> Problem 1
Answer these questions from the trial summary, giving one answer per line and marking each with its letter:
(a) Which drug is added to the recommended therapies, and what kind of drug is it?
(b) What is the minimum age for patients in the study?
(c) What is the first of the two co-primary end-points?
> Problem 2
Please write out the part of the trial summary starting with "To evaluate whether" and going on through "events, safety profile.".

To evaluate whether in patients with previous atrial fibrillation (AF) episodes treated with the best recommended therapies the addition of valsartan, an angiotensin II type-1 receptor blocker (ARB), can prevent AF recurrence.
Co-primary end-points of the study are: a) Time to first recurrence of AF, b) Rate of patients with more than one AF episode.
Secondary end-points: total number of AF episodes; number of hospitalizations for CV reasons, number of all-cause hospitalizations, incidence of thromboembolic events, safety profile.
Prospective, multicenter, randomized, double blind, placebo controlled study. Male or female patients ≥ 40 years of age, in sinus rhythm, with at least two ECG documented episodes of symptomatic AF in the previous 6 months or after a successful cardioversion for AF performed between 14 days and 48 hours before randomization are centrally randomized in a 1:1 ratio to receive either valsartan or placebo.

> Data records

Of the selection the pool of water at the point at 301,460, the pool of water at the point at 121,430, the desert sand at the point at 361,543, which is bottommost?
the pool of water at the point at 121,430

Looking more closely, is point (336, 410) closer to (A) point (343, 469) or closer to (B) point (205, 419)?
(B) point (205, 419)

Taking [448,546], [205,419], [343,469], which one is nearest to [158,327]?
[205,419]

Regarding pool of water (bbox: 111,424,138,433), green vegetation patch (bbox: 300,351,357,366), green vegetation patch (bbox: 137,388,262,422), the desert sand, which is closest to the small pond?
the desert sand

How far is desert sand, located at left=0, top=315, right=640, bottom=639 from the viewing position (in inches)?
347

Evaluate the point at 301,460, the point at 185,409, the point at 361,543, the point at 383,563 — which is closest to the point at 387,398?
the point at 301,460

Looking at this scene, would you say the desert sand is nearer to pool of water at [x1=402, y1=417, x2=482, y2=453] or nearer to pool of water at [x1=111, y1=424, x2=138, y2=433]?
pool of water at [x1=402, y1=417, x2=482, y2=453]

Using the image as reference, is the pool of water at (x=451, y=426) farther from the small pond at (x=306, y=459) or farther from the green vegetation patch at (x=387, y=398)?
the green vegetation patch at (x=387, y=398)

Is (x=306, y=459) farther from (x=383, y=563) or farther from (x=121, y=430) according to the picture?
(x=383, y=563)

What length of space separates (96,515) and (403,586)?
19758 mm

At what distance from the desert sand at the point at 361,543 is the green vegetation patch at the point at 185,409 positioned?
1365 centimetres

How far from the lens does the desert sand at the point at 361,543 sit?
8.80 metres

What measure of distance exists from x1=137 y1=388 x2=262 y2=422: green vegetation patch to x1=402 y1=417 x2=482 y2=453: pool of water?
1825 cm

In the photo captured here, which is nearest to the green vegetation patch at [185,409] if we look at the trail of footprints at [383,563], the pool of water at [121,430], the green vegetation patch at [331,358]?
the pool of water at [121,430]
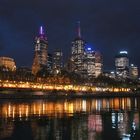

> Response 1
(a) Valsartan, an angiotensin II type-1 receptor blocker (ARB).
(b) 40 years.
(c) Time to first recurrence of AF.

> Response 2
To evaluate whether in patients with previous atrial fibrillation (AF) episodes treated with the best recommended therapies the addition of valsartan, an angiotensin II type-1 receptor blocker (ARB), can prevent AF recurrence.
Co-primary end-points of the study are: a) Time to first recurrence of AF, b) Rate of patients with more than one AF episode.
Secondary end-points: total number of AF episodes; number of hospitalizations for CV reasons, number of all-cause hospitalizations, incidence of thromboembolic events, safety profile.